Department of Surgery, Oncology and Gastroenterology, Oncology Section, University of Padova, Italy.
Br J Cancer. 2012 Oct 9;107(8):1286-94. doi: 10.1038/bjc.2012.388. Epub 2012 Sep 6.
Recently, we developed an apoptotic assay for expanding the monitoring capabilities of the circulating tumour cells (CTC) test during therapy. An automated platform for computing CTCs was integrated with a mAb (M30) targeting a neoepitope disclosed by caspase cleavage at cytokeratin 18 in early apoptosis; we showed that live CTCs were associated with progression, consistent with enhanced cell migration and invasion. The test was first applied here to mRCC.

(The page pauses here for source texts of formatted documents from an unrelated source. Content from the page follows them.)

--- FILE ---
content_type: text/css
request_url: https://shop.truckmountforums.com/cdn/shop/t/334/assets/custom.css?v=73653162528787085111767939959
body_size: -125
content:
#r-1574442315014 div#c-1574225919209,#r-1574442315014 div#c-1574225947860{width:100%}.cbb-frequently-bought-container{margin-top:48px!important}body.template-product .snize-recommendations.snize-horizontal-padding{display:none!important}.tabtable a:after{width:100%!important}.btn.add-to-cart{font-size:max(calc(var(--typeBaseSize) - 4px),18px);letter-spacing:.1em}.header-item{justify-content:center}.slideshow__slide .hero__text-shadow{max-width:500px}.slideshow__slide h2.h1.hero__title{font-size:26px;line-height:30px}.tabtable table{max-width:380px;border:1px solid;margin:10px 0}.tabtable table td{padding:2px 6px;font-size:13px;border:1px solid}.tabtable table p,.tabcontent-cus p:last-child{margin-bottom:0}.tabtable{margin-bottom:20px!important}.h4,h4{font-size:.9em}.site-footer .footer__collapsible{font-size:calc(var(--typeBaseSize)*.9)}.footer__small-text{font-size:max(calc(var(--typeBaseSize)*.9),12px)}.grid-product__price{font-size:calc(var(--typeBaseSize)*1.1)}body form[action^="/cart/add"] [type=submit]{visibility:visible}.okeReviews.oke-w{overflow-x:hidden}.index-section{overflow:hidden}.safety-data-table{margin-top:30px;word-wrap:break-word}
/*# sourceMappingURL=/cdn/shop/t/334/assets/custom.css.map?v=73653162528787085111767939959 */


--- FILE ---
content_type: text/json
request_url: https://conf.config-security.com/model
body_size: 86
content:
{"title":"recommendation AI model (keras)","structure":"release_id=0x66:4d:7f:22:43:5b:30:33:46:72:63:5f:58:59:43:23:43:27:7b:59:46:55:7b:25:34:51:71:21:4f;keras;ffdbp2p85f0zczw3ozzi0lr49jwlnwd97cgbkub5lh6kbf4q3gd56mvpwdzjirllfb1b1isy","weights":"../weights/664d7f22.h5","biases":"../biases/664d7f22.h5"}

Live/apoptotic CTCs changes were measured in mRCC patients receiving first-line Sunitinib and compared with circulating endothelial cell (CEC) levels.
The presence of EpCAM-positive, live CTCs predicts progression in individual mRCC patient, being associated with distant metastasis under first-line Sunitinib. Synchronous detection of CTCs and CEC levels discloses for the first time an association between their dynamic changes and outcome: a rapid increase of the CEC number as early as the first cycle of therapy is associated with CTC decrease in non-progressed patients, whereas a delayed response of CECs is related to higher CTC values in the progressed group indicating treatment failure.
We demonstrated that a delayed response to antiangiogenic treatment indicated by persistent detection of CECs correlates with persistent live CTCs and more aggressive disease.
最近,我们开发了一种凋亡检测方法,以扩展循环肿瘤细胞(CTC)检测在治疗过程中的监测能力。我们将一种针对细胞角蛋白 18 切割后新表位的单抗(M30)与一种自动计算 CTC 的平台集成在一起;我们发现活的 CTC 与进展相关,这与增强的细胞迁移和侵袭一致。该检测方法首次应用于 mRCC。
在接受一线舒尼替尼治疗的 mRCC 患者中测量活/凋亡 CTC 变化,并与循环内皮细胞(CEC)水平进行比较。
EpCAM 阳性、活的 CTCs 的存在预测了个体 mRCC 患者的进展,与一线舒尼替尼下的远处转移有关。首次同步检测 CTC 和 CEC 水平揭示了它们的动态变化与结果之间的关联:治疗的第一个周期中 CEC 数量的快速增加与非进展患者的 CTC 减少相关,而 CEC 的延迟反应与进展组中更高的 CTC 值相关,表明治疗失败。
我们证明,抗血管生成治疗的延迟反应,表现为持续检测到 CECs,与持续存在的活 CTCs 和更具侵袭性的疾病相关。